What's at the Center?
As Jesus and his disciples were on their way, he came to a village where a woman named Martha opened her home to him. She had a sister called Mary,who sat at the Lord’s feet listening to what he said. But Martha was distracted by all the preparations that had to be made. She came to him and asked, “Lord, don’t you care that my sister has left me to do the work by myself? Tell her to help me!”
“Martha, Martha,” the Lord answered, “you are worried and upset about many things, but few things are needed—or indeed only one. Mary has chosen what is better, and it will not be taken away from her.” - Luke 10:38-42
The culture, and everything within her own experience, expected Martha to cook and serve the meal for Jesus and the other (male) followers of Jesus. It was the only way to think of things. And yet Jesus challenged that thinking. He still does.

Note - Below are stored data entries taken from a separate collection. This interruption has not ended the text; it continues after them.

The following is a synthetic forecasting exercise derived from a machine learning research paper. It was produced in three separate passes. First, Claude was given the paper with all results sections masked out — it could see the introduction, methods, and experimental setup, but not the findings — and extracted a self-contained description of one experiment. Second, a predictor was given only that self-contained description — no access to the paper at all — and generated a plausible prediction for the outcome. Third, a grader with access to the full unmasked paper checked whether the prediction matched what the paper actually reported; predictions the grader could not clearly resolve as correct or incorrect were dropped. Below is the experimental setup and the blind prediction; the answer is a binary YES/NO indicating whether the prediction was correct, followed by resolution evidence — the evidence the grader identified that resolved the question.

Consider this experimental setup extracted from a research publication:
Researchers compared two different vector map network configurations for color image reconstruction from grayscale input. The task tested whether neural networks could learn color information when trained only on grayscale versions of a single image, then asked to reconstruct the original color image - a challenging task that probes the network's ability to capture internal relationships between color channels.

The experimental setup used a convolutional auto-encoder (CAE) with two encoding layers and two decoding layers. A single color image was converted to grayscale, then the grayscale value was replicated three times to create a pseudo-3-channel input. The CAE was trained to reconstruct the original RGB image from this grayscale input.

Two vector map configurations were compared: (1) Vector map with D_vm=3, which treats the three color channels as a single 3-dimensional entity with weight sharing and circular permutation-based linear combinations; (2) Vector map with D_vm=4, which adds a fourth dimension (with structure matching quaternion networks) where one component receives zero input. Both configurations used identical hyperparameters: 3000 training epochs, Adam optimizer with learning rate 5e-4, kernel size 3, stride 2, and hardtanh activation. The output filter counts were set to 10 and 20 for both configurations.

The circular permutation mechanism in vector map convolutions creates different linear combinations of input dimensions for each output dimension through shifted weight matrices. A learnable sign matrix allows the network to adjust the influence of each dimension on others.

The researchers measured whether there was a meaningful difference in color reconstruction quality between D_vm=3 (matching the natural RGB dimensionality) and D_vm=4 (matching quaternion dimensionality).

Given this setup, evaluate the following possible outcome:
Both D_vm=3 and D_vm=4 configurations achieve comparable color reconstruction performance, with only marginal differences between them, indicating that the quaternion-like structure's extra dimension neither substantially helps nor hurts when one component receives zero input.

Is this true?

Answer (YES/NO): YES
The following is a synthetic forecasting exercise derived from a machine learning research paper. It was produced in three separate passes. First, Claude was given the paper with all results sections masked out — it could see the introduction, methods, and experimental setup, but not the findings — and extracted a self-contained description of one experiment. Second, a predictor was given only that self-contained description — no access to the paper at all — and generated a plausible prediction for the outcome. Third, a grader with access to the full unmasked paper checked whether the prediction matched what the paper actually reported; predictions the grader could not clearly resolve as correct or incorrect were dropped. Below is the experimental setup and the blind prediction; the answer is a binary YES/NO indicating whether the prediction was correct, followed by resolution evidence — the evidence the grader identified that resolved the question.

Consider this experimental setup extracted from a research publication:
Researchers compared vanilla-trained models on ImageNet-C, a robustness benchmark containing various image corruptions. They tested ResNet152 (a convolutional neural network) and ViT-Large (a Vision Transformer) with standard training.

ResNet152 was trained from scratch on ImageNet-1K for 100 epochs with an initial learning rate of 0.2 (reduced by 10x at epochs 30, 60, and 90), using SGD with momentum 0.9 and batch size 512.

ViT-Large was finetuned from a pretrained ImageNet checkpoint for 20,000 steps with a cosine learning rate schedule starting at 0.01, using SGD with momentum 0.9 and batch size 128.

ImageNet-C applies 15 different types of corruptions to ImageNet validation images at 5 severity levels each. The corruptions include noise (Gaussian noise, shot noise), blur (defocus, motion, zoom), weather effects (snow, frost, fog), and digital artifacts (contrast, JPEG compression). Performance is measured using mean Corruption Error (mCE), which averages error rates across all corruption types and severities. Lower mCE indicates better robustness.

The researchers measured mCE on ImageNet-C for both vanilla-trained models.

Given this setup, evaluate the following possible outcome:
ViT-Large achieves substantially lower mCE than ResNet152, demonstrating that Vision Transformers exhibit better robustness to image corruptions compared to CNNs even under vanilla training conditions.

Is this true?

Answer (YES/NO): YES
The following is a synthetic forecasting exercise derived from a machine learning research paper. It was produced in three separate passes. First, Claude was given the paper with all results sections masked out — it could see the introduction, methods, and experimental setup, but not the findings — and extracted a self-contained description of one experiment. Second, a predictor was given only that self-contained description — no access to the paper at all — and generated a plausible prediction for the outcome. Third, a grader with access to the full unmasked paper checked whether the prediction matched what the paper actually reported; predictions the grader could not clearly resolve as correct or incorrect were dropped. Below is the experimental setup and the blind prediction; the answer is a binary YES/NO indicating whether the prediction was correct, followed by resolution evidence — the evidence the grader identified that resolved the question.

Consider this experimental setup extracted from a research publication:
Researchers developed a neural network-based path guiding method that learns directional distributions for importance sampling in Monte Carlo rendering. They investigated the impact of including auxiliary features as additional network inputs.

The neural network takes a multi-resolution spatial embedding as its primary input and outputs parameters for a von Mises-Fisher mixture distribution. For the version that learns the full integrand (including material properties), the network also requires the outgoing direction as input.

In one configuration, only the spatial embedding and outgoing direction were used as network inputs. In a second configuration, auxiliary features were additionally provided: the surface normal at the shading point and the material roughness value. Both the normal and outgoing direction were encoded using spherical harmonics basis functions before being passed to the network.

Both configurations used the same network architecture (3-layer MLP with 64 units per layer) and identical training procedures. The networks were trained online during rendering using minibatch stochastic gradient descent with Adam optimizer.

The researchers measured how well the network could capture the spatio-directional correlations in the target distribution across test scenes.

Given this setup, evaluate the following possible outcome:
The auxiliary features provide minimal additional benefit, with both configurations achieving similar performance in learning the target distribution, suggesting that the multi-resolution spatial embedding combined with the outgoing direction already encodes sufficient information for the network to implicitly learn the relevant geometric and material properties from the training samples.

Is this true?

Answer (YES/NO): NO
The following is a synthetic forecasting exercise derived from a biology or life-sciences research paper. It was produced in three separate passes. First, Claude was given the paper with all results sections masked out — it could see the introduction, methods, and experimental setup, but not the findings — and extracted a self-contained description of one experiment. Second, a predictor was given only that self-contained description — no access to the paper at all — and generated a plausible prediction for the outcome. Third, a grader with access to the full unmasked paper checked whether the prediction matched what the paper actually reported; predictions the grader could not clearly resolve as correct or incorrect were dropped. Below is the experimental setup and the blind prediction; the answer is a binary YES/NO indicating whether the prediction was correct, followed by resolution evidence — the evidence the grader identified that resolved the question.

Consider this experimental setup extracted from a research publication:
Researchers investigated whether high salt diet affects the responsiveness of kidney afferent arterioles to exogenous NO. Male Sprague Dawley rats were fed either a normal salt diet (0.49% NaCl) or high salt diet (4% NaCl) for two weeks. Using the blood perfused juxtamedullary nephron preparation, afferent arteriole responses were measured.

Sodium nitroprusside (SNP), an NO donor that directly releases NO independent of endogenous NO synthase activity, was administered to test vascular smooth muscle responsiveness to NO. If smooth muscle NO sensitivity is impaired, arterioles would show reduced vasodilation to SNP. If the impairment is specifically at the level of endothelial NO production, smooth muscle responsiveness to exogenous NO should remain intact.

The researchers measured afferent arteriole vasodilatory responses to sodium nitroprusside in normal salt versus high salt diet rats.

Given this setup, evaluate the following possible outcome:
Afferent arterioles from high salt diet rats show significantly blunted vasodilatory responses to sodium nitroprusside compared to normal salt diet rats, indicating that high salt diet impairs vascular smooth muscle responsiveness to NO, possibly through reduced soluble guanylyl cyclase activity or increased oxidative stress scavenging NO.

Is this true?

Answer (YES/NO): NO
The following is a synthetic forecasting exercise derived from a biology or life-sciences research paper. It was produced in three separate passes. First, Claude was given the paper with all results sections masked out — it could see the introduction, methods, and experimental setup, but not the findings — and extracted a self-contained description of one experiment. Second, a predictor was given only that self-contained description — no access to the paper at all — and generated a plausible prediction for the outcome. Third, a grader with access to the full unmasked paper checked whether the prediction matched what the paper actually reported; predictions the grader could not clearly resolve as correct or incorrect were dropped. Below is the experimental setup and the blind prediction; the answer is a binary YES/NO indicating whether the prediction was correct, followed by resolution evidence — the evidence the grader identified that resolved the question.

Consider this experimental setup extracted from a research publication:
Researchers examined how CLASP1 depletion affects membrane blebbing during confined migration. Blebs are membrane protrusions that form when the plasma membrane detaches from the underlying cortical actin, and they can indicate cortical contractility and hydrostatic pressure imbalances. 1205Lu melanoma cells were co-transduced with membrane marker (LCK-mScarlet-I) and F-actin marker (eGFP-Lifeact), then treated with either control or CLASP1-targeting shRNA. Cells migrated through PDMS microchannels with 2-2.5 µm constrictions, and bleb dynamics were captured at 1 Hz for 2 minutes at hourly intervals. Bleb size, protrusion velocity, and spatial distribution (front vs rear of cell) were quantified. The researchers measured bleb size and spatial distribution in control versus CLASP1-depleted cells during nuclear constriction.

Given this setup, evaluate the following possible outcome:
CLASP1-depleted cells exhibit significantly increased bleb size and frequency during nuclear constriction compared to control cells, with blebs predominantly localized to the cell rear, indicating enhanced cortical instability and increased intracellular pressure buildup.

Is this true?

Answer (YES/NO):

Some things are “better,” according to Jesus. Not that cooking and serving are bad. But learning the ways of Jesus are better, more permanent, and lead to more flourishing. They are more central to the true life that Jesus came to bring, and Jesus invited not just Mary, but Martha into that deep life.
When it comes to our theology as a church, City Church has a shape that captures what it means to be centered on Jesus - it’s a web (below). If you’d like to read more about it, there’s a statement on our webpage here. Regardless of whether you read that link or not, take some time today to ask yourself:
Do you know what’s essential to your theology and what’s non-essential?
What’s a product of your culture? (and is it possible to have theology that’s not affected by culture?)
How do you discern what’s central to your theology and what’s not central?
Where is Jesus in your theology? Where do you think he’d like to be? What impact might that have on your lived life?